IgA and SC in the milk of transgenic mice. Western blot analysis of milk samples, collected from F₂ female mice of all transgenic lines. Samples were diluted in PBS as indicated below and 3 µl was fractionated on a 7·5% SDS–PAGE gel under reducing conditions (a) or non-reducing conditions (b). (a) The blot was incubated with a rabbit anti-human SC antibody and a rabbit anti-mouse IgA (α) antibody. Milk samples used: -M, non-transgenic littermate (13 days lactation); line 3642 (mouse 5967, 12 days lactation); line 3643 (mouse 8068, 13 days lactation); line 3644 (mouse 9507, 13 days lactation); line 3646 (mouse 5971, 14 days lactation). Dilutions used: line 3642, 1 : 10; line 3643, 1 : 50; line 3644, 1 : 500; line 3646, 1 : 200; non-transgenic littermate, 1 : 10. C1, purified human sIgA from colostrum (hsIgA, 20 ng SC). The 80 000 MW SC protein of the human sIgA molecule is visible and used as a reference. C2, mouse myeloma protein IgA (MOPC 315, 30 ng). The IgA murine heavy chain is shown as a band of 60 000 MW. The numbers on the left indicate the molecular weight of the protein standards (in kDa). mSC, murine secretory component (MW 95 000–100 000); mIgA (α), murine IgA heavy chain (MW 60 000). (b) The blot was incubated with a rabbit anti-mouse IgA (α) antibody. Milk samples used were diluted 1 : 10 in PBS. -M, non-transgenic littermate (14 days lactation); line 3642 (mouse 8189, 12 days lactation); line 3643 (mouse 4779, 14 days lactation; mouse 8068, 13 days lactation); line 3644 (mouse 9507, 13 days lactation; mouse 9287, 12 days lactation); line 3646 (mouse 5971, 14 days lactation; mouse 10695, 12 days lactation).

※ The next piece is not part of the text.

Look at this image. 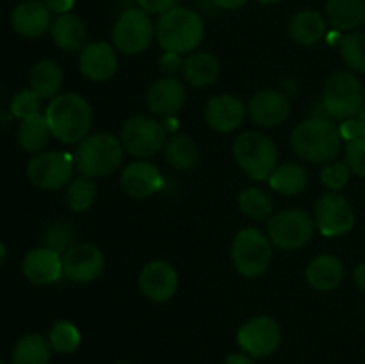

C1, purified human sIgA from colostrum (415 000); msIgA, murine secretory IgA (MW 435 000).

Figure 4

Total IgA and IgG levels in the milk of pIgR transgenic mice. IgA (a) and IgG (b) levels were determined in milk samples of five mice per line during mid-lactation (12–15 days) by sandwich ELISA. Mean values are shown and the standard deviation is indicated. The P-value obtained via statistical analysis of the data (anova) is indicated. C, control mice; transgenic line numbers: 3642, 3643, 3646 and 3644.